Before we start checking your deployment scripts, we can build run and verify the grafana-bridge container itself on your system. For example I'm running grafana-bridge pod via podman

[root@RHEL92-32 ~]# podman run -dt -p 4242:4242,9250:9250 -e "SERVER=9.15X.XXX.XX8" -e "APIKEYVALUE=c4824386-XXXX-XXXX-XXXX-XXXXXc11d" -e "PORT=4242" -e "PROMETHEUS=9250" -e "PROTOCOL=http" -e "BASICAUTH=False" -e "TLSKEYFILE=privkey.pem" -e "TLSCERTFILE=cert.pem" -v /tmp:/var/log/ibm_bridge_for_grafana --mount type=bind,src=/home/zimon/ZIMonSensors.cfg,target=/opt/IBM/zimon/ZIMonSensors.cfg,ro=true --pod new:my-bridge-basic-auth-test-pod --name bridge-basic-auth-test scale_bridge:test_8.0.0_dev
7ea4f2ee7f1e04b4d8d6a3ae394431d7e72370ce43c0334361daeecd2573dc3d

Since the grafan-bridge writes traces to stdout during the startup, I can check them via podman logs

[root@RHEL92-32~]# podman logs bridge-basic-auth-test
2024-05-16 18:08 - MainThread                               - INFO     -  *** IBM Storage Scale bridge for Grafana - Version: 8.0.0-dev ***
2024-05-16 18:08 - MainThread                               - INFO     - Successfully retrieved MetaData
2024-05-16 18:08 - MainThread                               - INFO     - Received sensors:CPU, DiskFree, GPFSBufMgr, GPFSFilesystem, GPFSFilesystemAPI, GPFSNSDDisk, GPFSNSDFS, GPFSNSDPool, GPFSNode, GPFSNodeAPI, GPFSRPCS, GPFSVFSX, GPFSWaiters, IPFIX, Load, Memory, Netstat, Network, TopProc, CTDBDBStats, CTDBStats, NFSIO, SMBGlobalStats, SMBStats, GPFSDiskCap, GPFSFileset, GPFSInodeCap, GPFSPool, GPFSPoolCap
2024-05-16 18:08 - MainThread                               - INFO     - Initial cherryPy server engine start have been invoked. Python version: 3.9.18 (main, Jan  4 2024, 00:00:00)
[GCC 11.4.1 20230605 (Red Hat 11.4.1-2)], cherryPy version: 18.9.0.
2024-05-16 18:08 - MainThread                               - INFO     - Registered applications:
 OpenTSDB Api listening on Grafana queries,
 Prometheus Exporter Api listening on Prometheus requests
2024-05-16 18:08 - MainThread                               - INFO     - server started

or I can check the /tmp directory where I did mount the logs by starting the pod

[root@RHEL92-32 ~]# cd /tmp
[root@RHEL92-32 tmp]# ls
cherrypy_access.log  cherrypy_error.log  zserver.log

This article might be helpful for you by setting up the grafana-bridge single pod.

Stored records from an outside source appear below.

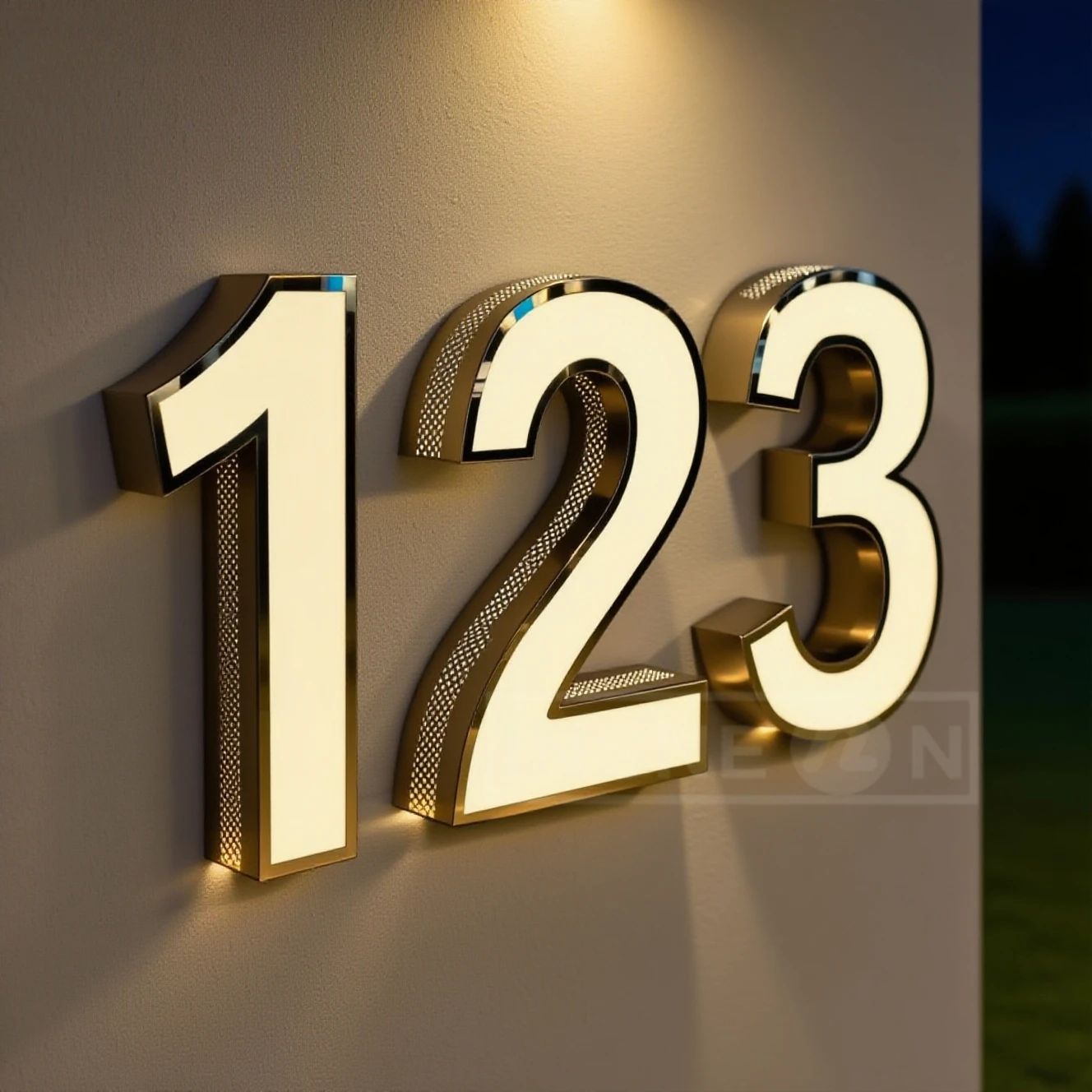 Custom Business Sign 3d Logo Led Light Business Label Advertising Shop  Signs Luminous Acrylic Signboard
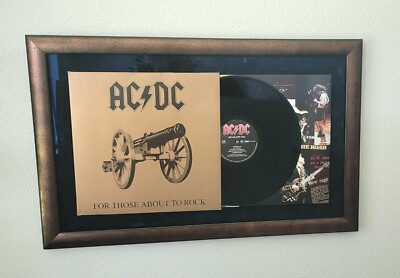 AC/DC beautiful framed album 'For those about to Rock, we salute you)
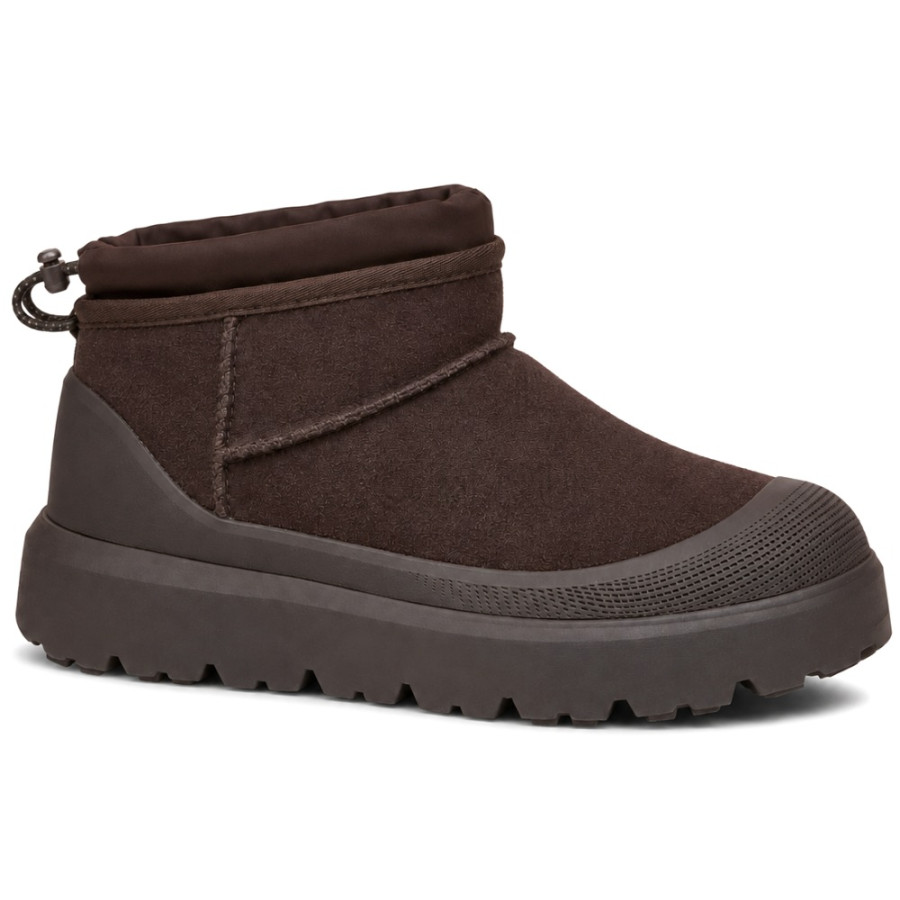 Мужские UGG Mens Ultra Mini Hybrid Chocolate/Black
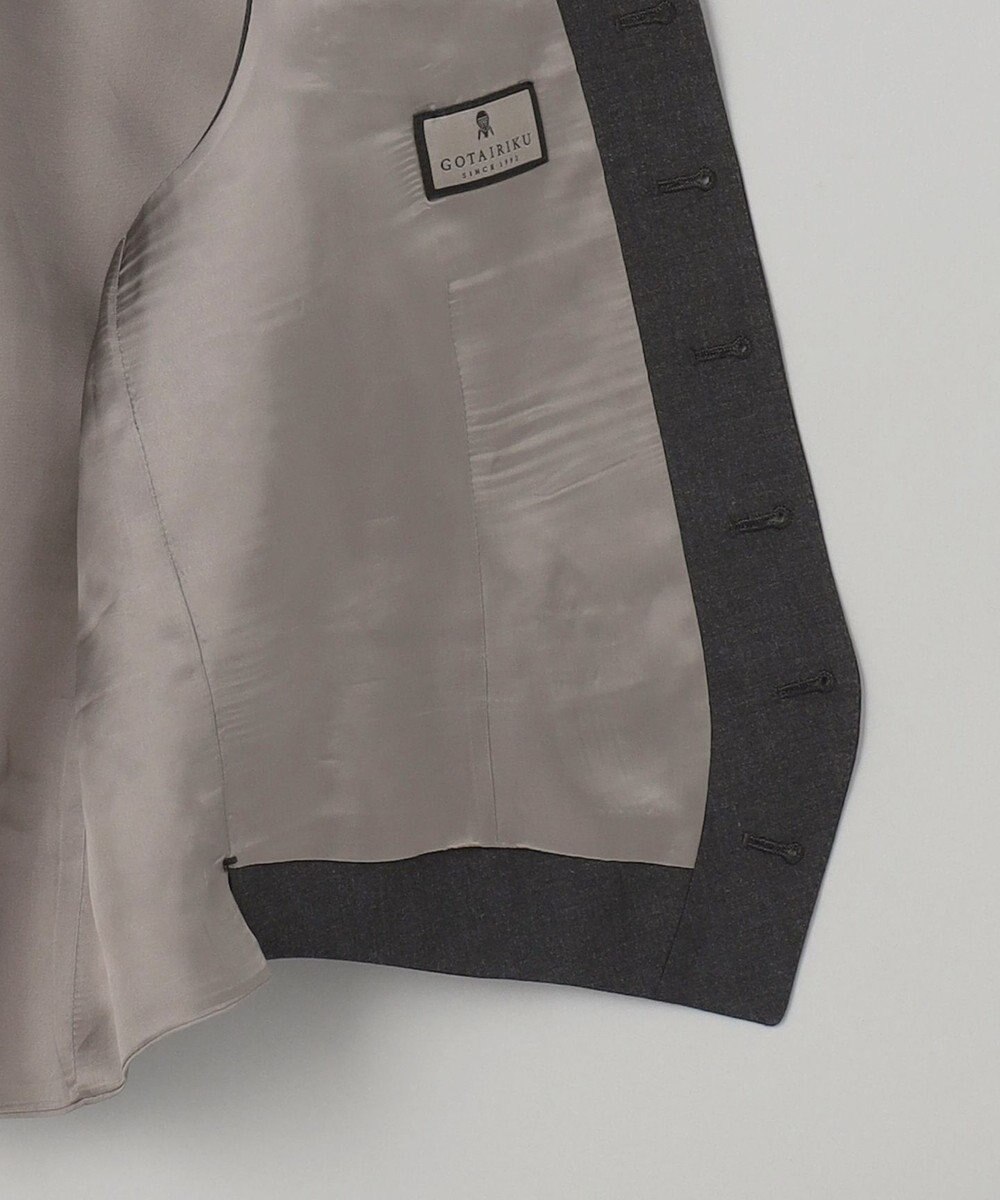GOTAIRIKU 次世代スーツ【2WAYストレッチ/透湿性/シワになりにくい】ハイスペック2WAYストレッチスーツベスト 
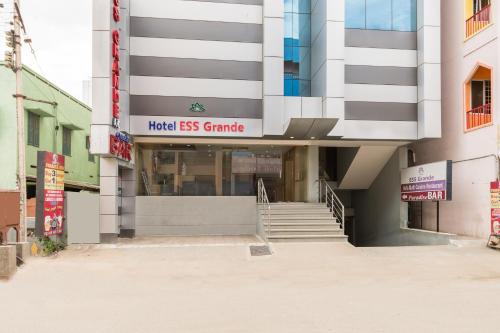 a building with a hotel ess granger on it at Treebo Trend ESS Grande in Coimbatore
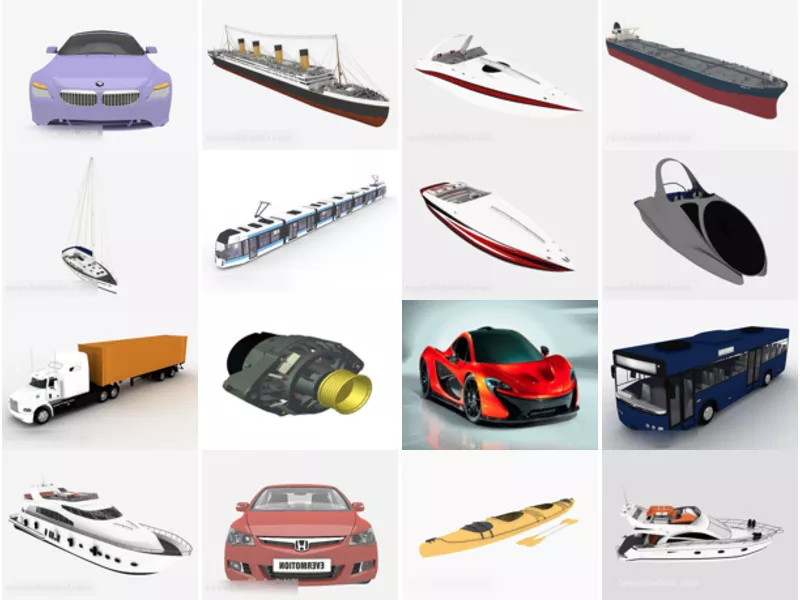 Top 31 Automotive 3D Models Most Popular 2022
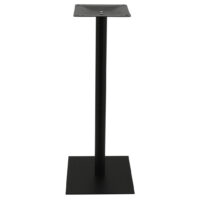 Chicago Bar Table Base in Matte Black with Round Pole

It is a little bit effort but in this way we can determine if the problem is grafana-bridge itself or deployment style.

hunter44321 commented 4 months ago

thank you, your instructions helped it was my fault:

        - name: ibm-grafana-bridge-tls-volume
          mountPath: /etc/bridge_ssl/certs
          subPath: certs <----------------------------- the deployment has been fixed by removing this line.